#### Task details
Every line in the records below between the one holding "Tanzania, site I11, 2015-10-12 14:44:23." and the one holding "Label granularity: sequence-level.", inclusive, is to be set down exactly; all other lines are to be left out.

(Stored data)
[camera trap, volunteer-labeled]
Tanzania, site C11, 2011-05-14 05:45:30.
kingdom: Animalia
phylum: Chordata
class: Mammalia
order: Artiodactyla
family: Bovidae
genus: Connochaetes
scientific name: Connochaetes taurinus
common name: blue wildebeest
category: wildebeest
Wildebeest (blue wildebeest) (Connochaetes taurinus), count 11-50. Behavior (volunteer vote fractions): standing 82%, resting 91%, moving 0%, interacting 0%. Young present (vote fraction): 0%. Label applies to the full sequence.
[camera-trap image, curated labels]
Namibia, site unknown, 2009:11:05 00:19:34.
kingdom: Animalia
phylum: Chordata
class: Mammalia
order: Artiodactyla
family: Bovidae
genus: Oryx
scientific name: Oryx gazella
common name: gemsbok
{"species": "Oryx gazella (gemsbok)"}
...
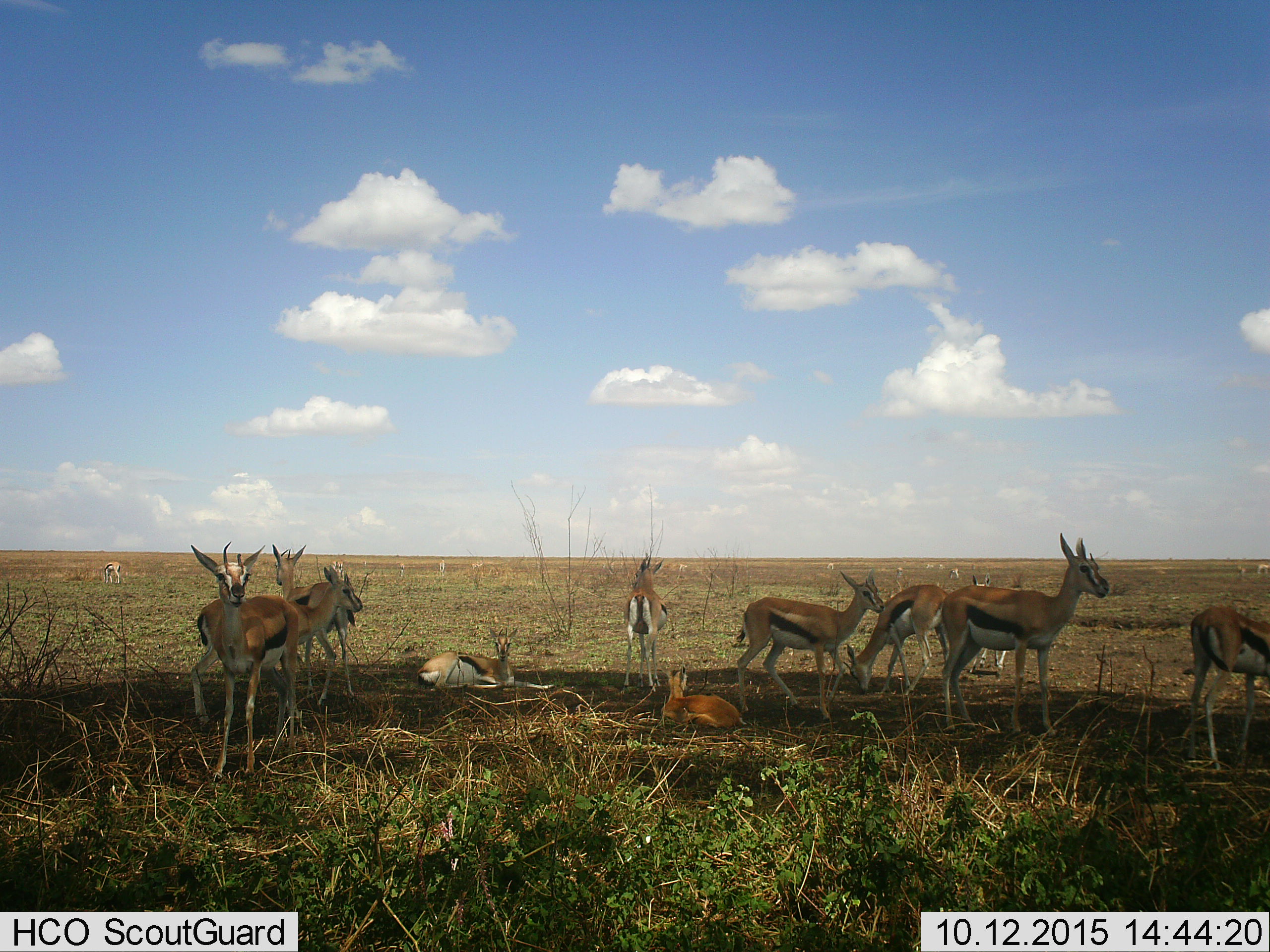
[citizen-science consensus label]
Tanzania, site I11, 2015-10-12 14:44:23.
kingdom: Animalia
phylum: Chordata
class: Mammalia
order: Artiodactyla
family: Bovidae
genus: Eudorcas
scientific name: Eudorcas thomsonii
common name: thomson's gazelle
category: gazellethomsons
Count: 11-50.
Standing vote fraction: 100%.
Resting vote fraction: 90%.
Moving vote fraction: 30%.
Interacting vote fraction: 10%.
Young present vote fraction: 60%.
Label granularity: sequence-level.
---
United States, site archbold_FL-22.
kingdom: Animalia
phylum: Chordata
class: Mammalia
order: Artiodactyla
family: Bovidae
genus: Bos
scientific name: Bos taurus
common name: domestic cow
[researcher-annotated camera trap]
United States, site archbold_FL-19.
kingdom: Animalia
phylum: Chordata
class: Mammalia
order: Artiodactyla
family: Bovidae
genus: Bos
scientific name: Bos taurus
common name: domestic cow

#### Reply
Tanzania, site I11, 2015-10-12 14:44:23.
kingdom: Animalia
phylum: Chordata
class: Mammalia
order: Artiodactyla
family: Bovidae
genus: Eudorcas
scientific name: Eudorcas thomsonii
common name: thomson's gazelle
category: gazellethomsons
Count: 11-50.
Standing vote fraction: 100%.
Resting vote fraction: 90%.
Moving vote fraction: 30%.
Interacting vote fraction: 10%.
Young present vote fraction: 60%.
Label granularity: sequence-level.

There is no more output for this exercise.